━━━ The data ━━━

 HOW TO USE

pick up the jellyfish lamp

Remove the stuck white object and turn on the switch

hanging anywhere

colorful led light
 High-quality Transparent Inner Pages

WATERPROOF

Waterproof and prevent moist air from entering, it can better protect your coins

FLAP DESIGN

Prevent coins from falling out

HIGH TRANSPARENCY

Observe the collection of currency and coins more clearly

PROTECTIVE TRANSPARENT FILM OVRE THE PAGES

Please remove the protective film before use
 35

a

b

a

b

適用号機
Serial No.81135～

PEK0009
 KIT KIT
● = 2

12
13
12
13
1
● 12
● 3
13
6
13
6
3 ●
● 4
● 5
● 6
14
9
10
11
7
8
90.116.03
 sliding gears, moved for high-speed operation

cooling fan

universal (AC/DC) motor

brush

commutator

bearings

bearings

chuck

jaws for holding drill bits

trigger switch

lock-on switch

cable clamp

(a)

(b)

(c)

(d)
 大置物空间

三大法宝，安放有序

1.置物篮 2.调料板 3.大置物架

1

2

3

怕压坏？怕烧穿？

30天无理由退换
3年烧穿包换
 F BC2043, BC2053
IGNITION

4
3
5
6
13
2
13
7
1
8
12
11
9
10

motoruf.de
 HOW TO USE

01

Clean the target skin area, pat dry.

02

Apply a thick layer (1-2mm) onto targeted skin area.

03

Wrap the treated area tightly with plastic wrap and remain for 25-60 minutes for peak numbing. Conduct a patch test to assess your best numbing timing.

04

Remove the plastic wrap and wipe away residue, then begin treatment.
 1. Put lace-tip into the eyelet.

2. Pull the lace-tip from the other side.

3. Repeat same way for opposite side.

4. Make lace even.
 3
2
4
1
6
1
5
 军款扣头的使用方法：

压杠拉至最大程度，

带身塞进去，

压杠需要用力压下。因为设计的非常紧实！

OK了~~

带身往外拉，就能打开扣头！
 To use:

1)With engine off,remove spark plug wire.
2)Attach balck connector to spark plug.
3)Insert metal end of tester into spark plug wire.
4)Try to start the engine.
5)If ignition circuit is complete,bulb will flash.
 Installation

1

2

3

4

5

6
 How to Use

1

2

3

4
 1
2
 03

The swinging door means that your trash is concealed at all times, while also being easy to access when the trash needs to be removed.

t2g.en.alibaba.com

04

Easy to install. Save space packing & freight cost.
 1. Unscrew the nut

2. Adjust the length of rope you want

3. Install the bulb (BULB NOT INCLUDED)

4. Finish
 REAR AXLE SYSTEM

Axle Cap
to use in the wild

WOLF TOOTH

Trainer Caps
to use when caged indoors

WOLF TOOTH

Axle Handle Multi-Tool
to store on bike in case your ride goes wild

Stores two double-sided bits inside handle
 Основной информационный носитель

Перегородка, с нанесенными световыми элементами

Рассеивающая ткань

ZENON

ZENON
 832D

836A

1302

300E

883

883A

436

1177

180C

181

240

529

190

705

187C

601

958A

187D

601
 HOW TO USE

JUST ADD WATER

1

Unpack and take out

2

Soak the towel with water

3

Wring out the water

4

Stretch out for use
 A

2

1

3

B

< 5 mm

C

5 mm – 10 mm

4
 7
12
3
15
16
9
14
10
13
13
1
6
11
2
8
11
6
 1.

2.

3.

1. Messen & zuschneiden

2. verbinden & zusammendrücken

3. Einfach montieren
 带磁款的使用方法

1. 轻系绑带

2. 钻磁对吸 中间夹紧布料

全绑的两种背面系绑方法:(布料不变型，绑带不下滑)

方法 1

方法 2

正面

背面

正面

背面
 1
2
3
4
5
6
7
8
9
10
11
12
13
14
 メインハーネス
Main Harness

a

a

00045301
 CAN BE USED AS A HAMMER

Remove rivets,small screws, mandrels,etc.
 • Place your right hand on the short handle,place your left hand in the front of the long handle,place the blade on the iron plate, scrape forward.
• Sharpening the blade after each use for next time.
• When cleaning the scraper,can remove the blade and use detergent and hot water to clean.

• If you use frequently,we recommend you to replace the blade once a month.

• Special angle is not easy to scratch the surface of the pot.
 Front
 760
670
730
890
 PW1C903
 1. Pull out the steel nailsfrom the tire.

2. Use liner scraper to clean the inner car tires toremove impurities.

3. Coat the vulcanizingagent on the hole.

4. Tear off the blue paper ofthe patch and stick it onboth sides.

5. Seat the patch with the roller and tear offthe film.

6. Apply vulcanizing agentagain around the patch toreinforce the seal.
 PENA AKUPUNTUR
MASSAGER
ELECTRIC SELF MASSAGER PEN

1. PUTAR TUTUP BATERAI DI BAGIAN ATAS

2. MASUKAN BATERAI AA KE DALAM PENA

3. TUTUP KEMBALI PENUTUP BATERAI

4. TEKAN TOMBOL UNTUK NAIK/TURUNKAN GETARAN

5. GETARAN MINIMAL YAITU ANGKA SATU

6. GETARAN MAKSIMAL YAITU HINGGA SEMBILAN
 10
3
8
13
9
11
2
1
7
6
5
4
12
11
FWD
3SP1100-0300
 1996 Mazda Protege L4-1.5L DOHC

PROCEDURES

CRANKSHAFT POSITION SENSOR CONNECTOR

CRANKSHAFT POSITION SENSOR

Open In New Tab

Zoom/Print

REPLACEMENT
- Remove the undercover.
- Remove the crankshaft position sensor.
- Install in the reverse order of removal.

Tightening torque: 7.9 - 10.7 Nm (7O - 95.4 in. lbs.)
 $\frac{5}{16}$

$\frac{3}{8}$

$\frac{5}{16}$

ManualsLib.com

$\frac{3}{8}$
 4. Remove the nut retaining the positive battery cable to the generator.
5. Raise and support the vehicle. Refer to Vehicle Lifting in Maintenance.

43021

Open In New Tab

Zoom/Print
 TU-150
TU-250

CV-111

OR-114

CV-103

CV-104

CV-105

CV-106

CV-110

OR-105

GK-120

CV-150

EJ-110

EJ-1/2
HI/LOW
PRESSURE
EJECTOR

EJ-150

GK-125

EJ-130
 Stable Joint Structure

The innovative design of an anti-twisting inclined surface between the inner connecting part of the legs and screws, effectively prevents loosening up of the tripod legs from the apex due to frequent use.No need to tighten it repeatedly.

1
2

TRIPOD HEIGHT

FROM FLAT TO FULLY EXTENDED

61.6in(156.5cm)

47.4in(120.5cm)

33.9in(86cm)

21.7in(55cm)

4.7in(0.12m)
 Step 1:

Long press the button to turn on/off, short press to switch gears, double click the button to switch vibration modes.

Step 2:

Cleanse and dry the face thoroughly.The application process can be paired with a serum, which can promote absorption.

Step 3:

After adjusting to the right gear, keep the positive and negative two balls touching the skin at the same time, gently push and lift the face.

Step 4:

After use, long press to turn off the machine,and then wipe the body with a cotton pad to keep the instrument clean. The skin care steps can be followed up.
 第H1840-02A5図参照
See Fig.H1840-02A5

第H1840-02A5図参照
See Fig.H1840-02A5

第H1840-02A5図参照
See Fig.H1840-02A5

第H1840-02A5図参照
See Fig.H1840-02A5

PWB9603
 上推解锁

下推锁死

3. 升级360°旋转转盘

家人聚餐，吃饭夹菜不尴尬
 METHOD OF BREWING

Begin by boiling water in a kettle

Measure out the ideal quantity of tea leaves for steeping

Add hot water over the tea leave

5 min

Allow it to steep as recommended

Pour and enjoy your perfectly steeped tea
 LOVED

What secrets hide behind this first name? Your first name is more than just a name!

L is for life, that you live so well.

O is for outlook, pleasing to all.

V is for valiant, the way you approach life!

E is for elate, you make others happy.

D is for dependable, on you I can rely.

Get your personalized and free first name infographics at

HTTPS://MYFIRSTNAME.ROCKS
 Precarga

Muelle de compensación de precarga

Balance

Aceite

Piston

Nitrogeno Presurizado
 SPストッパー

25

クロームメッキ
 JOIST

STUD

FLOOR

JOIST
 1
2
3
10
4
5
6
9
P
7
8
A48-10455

━━━

▶ **Task brief**:
Give back the lines of the data exactly as they are written, from the first line through the line containing "lock-on switch".

▶ **Solution**:
 HOW TO USE

pick up the jellyfish lamp

Remove the stuck white object and turn on the switch

hanging anywhere

colorful led light
 High-quality Transparent Inner Pages

WATERPROOF

Waterproof and prevent moist air from entering, it can better protect your coins

FLAP DESIGN

Prevent coins from falling out

HIGH TRANSPARENCY

Observe the collection of currency and coins more clearly

PROTECTIVE TRANSPARENT FILM OVRE THE PAGES

Please remove the protective film before use
 35

a

b

a

b

適用号機
Serial No.81135～

PEK0009
 KIT KIT
● = 2

12
13
12
13
1
● 12
● 3
13
6
13
6
3 ●
● 4
● 5
● 6
14
9
10
11
7
8
90.116.03
 sliding gears, moved for high-speed operation

cooling fan

universal (AC/DC) motor

brush

commutator

bearings

bearings

chuck

jaws for holding drill bits

trigger switch

lock-on switch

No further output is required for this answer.